How does Camel-K actually work?
Camel-K is a relatively new technology, for deploying Apache Camel routes directly on an OpenShift or Kubernetes cluster. The more traditional approach to deploying Camel routes is to create an application based on Camel, perhaps using a framework like Karaf or Spring Boot, build it into a Docker image, and deploy that image on the cluster. Camel-K allows us to go directly from a route specification in some language (Java, XML, YAML) to a running pod that implements the route.
Once set up, Camel-K is very easy to use -- just define the routes using your language of choice (Java, XML, YAML...), and use the command-line tool or an IDE plug-in to deploy to a container. Of course, a huge amount goes on behind the scenes and, if something goes wrong, it can be rather awkward to find out why.

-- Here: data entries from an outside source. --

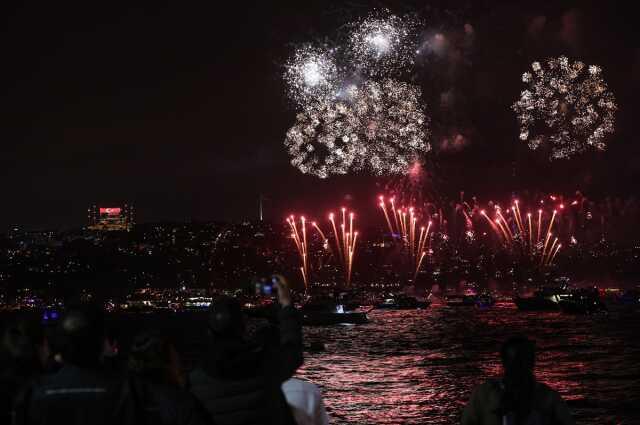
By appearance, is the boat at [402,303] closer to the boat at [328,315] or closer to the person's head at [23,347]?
the boat at [328,315]

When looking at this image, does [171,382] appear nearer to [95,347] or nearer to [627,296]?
[95,347]

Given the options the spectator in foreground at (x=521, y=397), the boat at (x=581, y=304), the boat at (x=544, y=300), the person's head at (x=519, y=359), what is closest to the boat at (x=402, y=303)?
the boat at (x=544, y=300)

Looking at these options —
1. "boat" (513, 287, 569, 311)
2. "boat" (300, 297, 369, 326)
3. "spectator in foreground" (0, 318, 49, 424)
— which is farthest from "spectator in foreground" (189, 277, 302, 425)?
"boat" (513, 287, 569, 311)

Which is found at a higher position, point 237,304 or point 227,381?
point 237,304

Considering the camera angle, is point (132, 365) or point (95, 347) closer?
point (95, 347)

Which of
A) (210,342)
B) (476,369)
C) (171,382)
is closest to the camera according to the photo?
(171,382)

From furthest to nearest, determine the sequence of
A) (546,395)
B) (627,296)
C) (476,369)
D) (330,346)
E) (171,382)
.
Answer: (627,296) < (330,346) < (476,369) < (546,395) < (171,382)

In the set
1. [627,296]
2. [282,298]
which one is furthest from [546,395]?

In this article I'll describe in outline what actually happens on the OpenShift/Kubernetes cluster, when deploying a Camel route using Camel-K. I should point out from the start that I'm going to over-simplify enormously, because the process is extremely complex. However, I hope that this article might serve as a starting point for understanding Camel-K better.
Prerequisites
I'm assuming that you've done the basic installation of the Camel-K operator
in your OpenShift or Kubernetes environment. I'm also assuming that you
have the kamel
command-line utility, even if you're using an
IDE to build your integration code. I'll only be using command-line tools
in this article. I'm using OpenShift commands, but substituting
Kubernetes commands should work fine (e.g., kubectl get pods
rather than oc get pods
).
I'm assuming that you know about Camel in general, and at least a little about OpenShift/Kubernetes. If you don't know what a "ConfigMap" is, or what a YAML file looks like, you might need to read more around OpenShift or Kubernetes first.
Example
For the purposes of this article, I'll be using the "Hello, World" boilerplate example, that just consumes from a timer and writes to the log:
import org.apache.camel.builder.RouteBuilder; public class Hello extends RouteBuilder { @Override public void configure() throws Exception { from("timer:tick") .setBody().constant("Hello") .to("log:info"); } }
Note that this isn't a complete application, or even a complete Java class. It's just the fragment of code that defines the Camel route. In more traditional Camel programming, you'd have to build the rest of the application around this fragment. With Camel-K there's no need to, because the framework will supply the necessary infrastructure.
To deploy this trivial integration from the command prompt, using defaults for all settings, we can just do this:
$ kamel run Hello.java
But then what happens?
The role of the "integration kit"
Let's look at the pods that are running in the user's namespace, assuming
that the kamel run
operation succeeded. There might be
other pods present, of course, from other applications --
I'm only showing the ones relevant to the
current Camel-K deployment.
Note:
Depending on how you installed the Camel-K infrastructure, you might have a Camel-K operator pod as well. This plays no part in the present discussion, so I'll ignore it.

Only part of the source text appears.